Additionally, the code in my article uses a 16-bit register for the byte counter (bytes = LEDs X 3), which is admittedly overkill for the attiny13 with barely enough ram for about 13 RGB-leds, but certainly useful for 8Mhz atmegas and the sparse version of the attiny13 driver, if you want to be able to drive more than 83 LEDs.

In summary: yes, for a single LED the code you show is sufficient and simple enough if you don't mind spending a few bytes more on code. For a string of LEDs however, you'd need something more complex than the code you're showing. I don't know if my code is the simplest for that job, so I'd encourage you to give it a try yourself. I have to warn you though, it's highly addictive...

10 May 2014 22:24:25
mmm, actually the code I how can be put inside a loop, because the datasheet tells that if you want to start a new serie of value, you have to wait more than 50µs.
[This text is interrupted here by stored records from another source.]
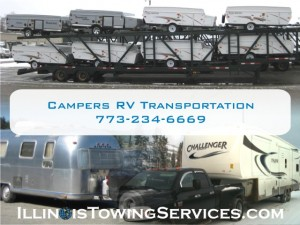 Campers Montreal, QC, Canada RV Transport- Illinois Vehicle Transport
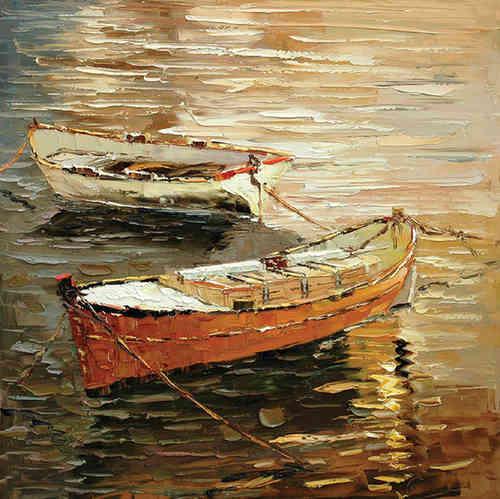 Cuadros modernos marinas barcas y veleros cuadros for Cuadros de marinas
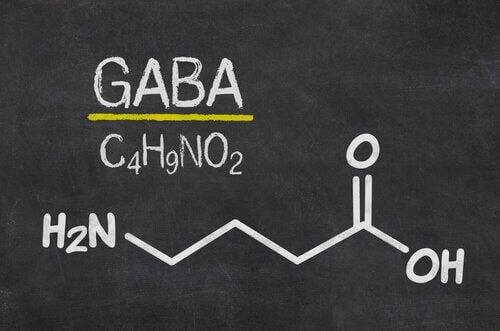 GABA-Formel auf einer Tafel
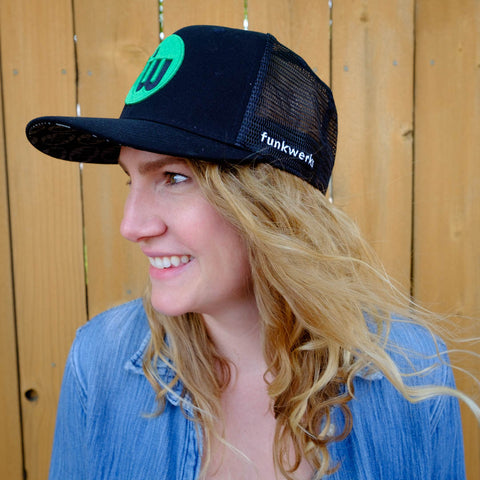 Black Weekender Trucker Hat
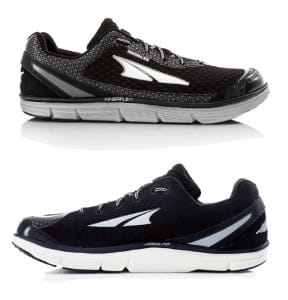 Altra-Intuition-3.5-left-right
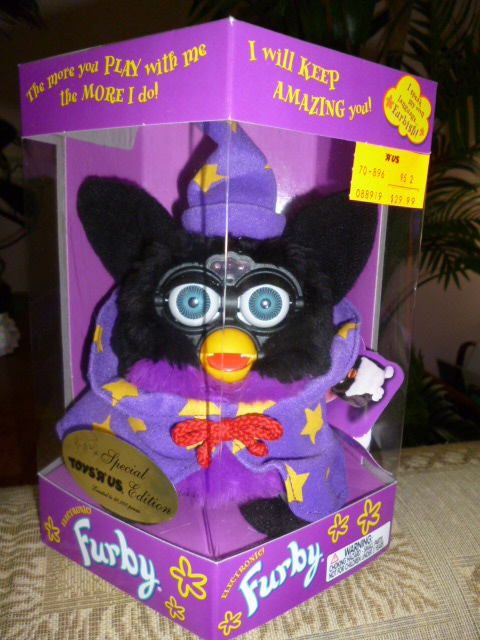 Furby924 023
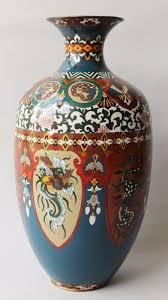 Antique Vases For Sale Antique Vases For Sale Loveantiques Com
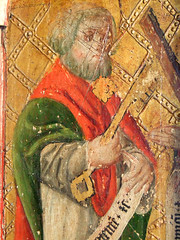 Mattishall screen: St Peter (15th Century)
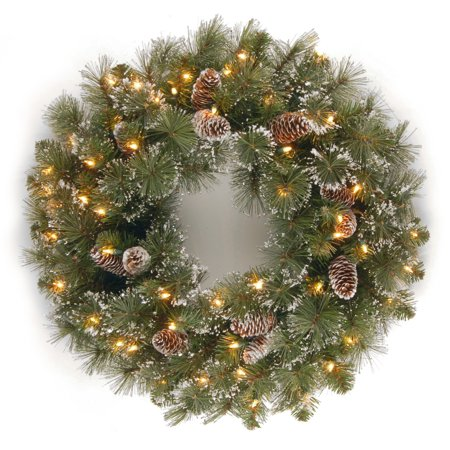 National Tree GP1-300-24with 1 24 in. Glittery Pine Wreath with Cones  Snowflakes & 50 Clear Lights-UL - image 1 of 1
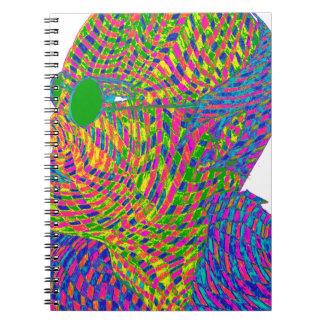 Veer Savarkar Psychedelic Spiral Notebook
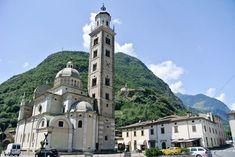Engadin: Top Highlights + Sehenswürdigkeiten Graubünden - Reiseblog Notre Dame, Building, Highlights, Travel, Europe, Hiking, Vacation, Viajes, Buildings
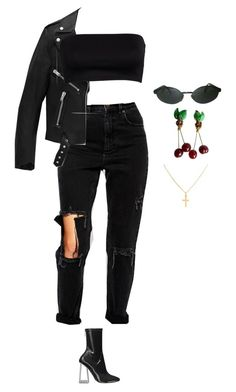 """Black swan"" by fewlings ❤ liked on Polyvore featuring Persol, ASOS, Chanel, Yves Saint Laurent, Sterling Essentials and Christian Dior"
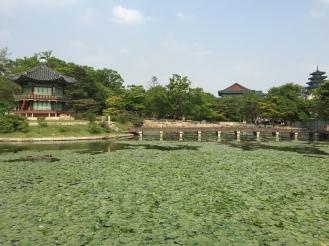 Gyeong Bok Gung II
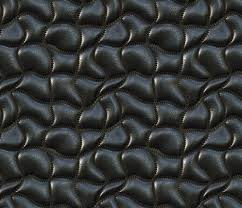 Wave-quilted leather fabric by bonnie_phantasm on Spoonflower ... & Wave-quilted leather fabric by bonnie_phantasm on Spoonflower - custom  fabric Adamdwight.com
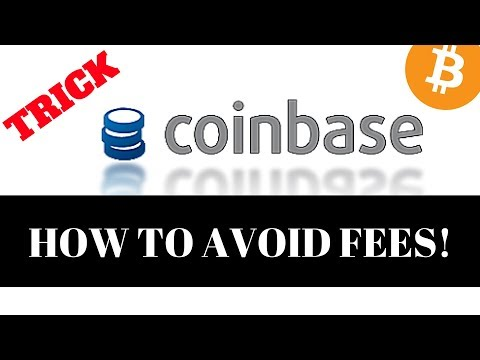 How to Withdraw Bitcoin/Crypto Without Paying Fees #Bitcoin #crypto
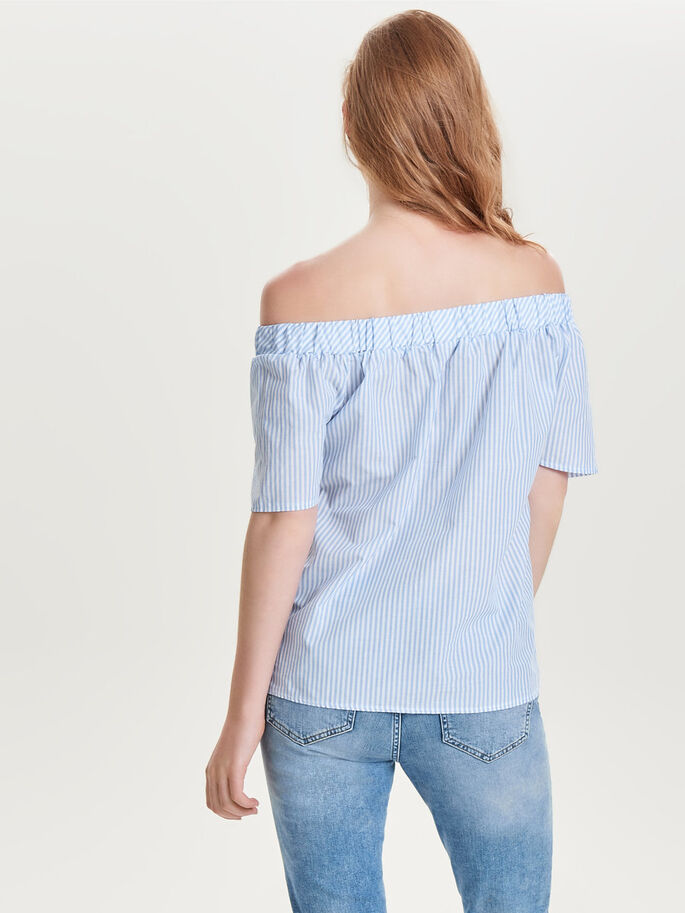 OFF-SHOULDER TOP MET KORTE MOUWEN, Cashmere Blue, large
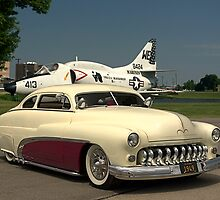 1949 Mercury Custom Low Rider and the Marines A-4L Skyhawk by TeeMack
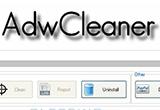دانلود AdwCleaner 7.4.1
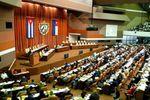 Parlamento cubano analizará marcha de reformas de Raúl Castro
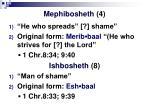 mephibosheth 4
Technically, it does not mean you can wait 49µs before sending the next value, it shorter than that, but on a tiny13 at 9.6MHz, I have enough time to make some interpolation on rgb value and loop before I need to send next value. I did not try to send more than 64 values (because I have only 64 WS2811 soldered), but 64 works fine :)
11 May 2014 01:09:12
The datasheet mentions a minimum delay. So we know that the chain will be reset by some inter-LED delay between 0 and 50µs. Where the treshold lies in the population of ws2812s is probably determined by some bell-curve and I don't know how wide that curve is. There was quite some discussion about what an acceptable delay would be in several fora and many people share your opinion and have reported successes with libraries like FastSPI, which, as I understand it, also introduces some inter-LED delay.

I won't repeat the discussion here, suffice it to say that I chose the design criterium that the timing should be (quoting from my own page) "as rock-steady as Alan's", which means a zero inter-LED delay.